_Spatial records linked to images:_
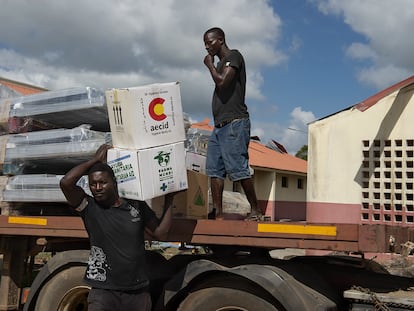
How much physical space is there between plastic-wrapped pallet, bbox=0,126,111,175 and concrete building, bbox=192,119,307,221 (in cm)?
1566

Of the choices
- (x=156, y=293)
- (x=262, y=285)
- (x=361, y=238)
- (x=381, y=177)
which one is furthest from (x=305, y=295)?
(x=381, y=177)

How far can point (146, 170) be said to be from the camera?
3.54m

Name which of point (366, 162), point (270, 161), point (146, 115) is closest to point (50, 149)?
point (146, 115)

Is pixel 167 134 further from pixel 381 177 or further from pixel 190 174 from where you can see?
pixel 381 177

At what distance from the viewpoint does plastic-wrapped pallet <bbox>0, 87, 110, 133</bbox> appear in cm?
464

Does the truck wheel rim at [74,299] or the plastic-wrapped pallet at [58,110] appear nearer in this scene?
the truck wheel rim at [74,299]

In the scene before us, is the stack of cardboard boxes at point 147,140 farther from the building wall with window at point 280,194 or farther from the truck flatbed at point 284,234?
the building wall with window at point 280,194

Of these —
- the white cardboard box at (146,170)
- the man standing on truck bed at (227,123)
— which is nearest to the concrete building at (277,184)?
the man standing on truck bed at (227,123)

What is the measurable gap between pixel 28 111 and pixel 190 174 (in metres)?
1.81

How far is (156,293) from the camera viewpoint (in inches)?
151

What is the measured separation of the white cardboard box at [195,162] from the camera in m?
4.57

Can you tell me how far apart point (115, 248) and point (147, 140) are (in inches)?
31.0

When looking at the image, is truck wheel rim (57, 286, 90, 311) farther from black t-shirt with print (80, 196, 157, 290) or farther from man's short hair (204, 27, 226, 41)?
man's short hair (204, 27, 226, 41)

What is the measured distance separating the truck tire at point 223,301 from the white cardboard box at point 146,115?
1.11 metres
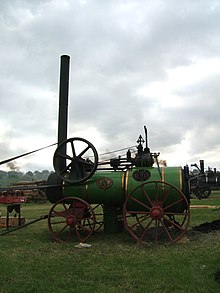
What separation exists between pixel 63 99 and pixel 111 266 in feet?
19.7

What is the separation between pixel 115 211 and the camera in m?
9.81

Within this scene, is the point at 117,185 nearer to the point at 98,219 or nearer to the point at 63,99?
the point at 63,99

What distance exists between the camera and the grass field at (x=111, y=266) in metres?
5.14

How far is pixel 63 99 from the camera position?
10.8 meters

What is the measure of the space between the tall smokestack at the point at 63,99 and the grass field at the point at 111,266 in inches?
133

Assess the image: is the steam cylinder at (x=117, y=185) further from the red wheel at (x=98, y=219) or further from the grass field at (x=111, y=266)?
the grass field at (x=111, y=266)

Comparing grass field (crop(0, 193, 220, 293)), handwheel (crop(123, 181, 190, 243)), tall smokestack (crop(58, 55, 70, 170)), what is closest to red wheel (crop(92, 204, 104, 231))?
handwheel (crop(123, 181, 190, 243))

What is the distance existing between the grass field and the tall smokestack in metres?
3.39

_TO BE DONE:_
Copy every one of the records above word for word, omitting the pictures.

_TASK RESULT:_
How much physical space is there between plastic-wrapped pallet, bbox=0,126,111,175 and concrete building, bbox=192,119,307,221 (in cm)?
1566

Of the choices
- (x=156, y=293)
- (x=262, y=285)
- (x=361, y=238)
- (x=381, y=177)
which one is furthest from (x=305, y=295)?
(x=381, y=177)

How far can point (146, 170) be said to be from the camera?
3.54m

Name which of point (366, 162), point (270, 161), point (146, 115) is closest to point (50, 149)?
point (146, 115)

Is pixel 167 134 further from pixel 381 177 or further from pixel 190 174 from where you can see?
pixel 381 177

At what distance from the viewpoint does plastic-wrapped pallet <bbox>0, 87, 110, 133</bbox> appear in cm?
464

Does the truck wheel rim at [74,299] or the plastic-wrapped pallet at [58,110] appear nearer in this scene?
the truck wheel rim at [74,299]

In the scene before us, is the stack of cardboard boxes at point 147,140 farther from the building wall with window at point 280,194 or farther from the truck flatbed at point 284,234?
the building wall with window at point 280,194

Of these —
- the white cardboard box at (146,170)
- the man standing on truck bed at (227,123)
— which is nearest to the concrete building at (277,184)?
the man standing on truck bed at (227,123)

What is the measurable gap between pixel 28 111 and pixel 190 174 (in metres)?
1.81

How far is (156,293) from the camera viewpoint (in inches)?
151

What is the measured separation of the white cardboard box at [195,162] from the camera in m?
4.57

Can you tell me how far apart point (115, 248) and point (147, 140) are (in inches)?
31.0

When looking at the image, is truck wheel rim (57, 286, 90, 311) farther from black t-shirt with print (80, 196, 157, 290) or farther from man's short hair (204, 27, 226, 41)?
man's short hair (204, 27, 226, 41)

What is the measured distance separating the truck tire at point 223,301 from the white cardboard box at point 146,115?
1.11 metres
What separation exists between pixel 63 99 and pixel 111 266 in feet?
19.7

What is the separation between pixel 115 211 and the camera in m?
9.81

Within this scene, is the point at 117,185 nearer to the point at 98,219 or nearer to the point at 63,99?
the point at 63,99

What distance exists between the camera and the grass field at (x=111, y=266) in metres?
5.14

How far is pixel 63 99 from the camera position?
10.8 meters

What is the measure of the space between the tall smokestack at the point at 63,99 and the grass field at the point at 111,266 in inches?
133

Assess the image: is the steam cylinder at (x=117, y=185) further from the red wheel at (x=98, y=219) or further from the grass field at (x=111, y=266)?
the grass field at (x=111, y=266)

Comparing grass field (crop(0, 193, 220, 293)), handwheel (crop(123, 181, 190, 243)), tall smokestack (crop(58, 55, 70, 170)), what is closest to red wheel (crop(92, 204, 104, 231))?
handwheel (crop(123, 181, 190, 243))

What is the distance existing between the grass field and the tall smokestack in metres?
3.39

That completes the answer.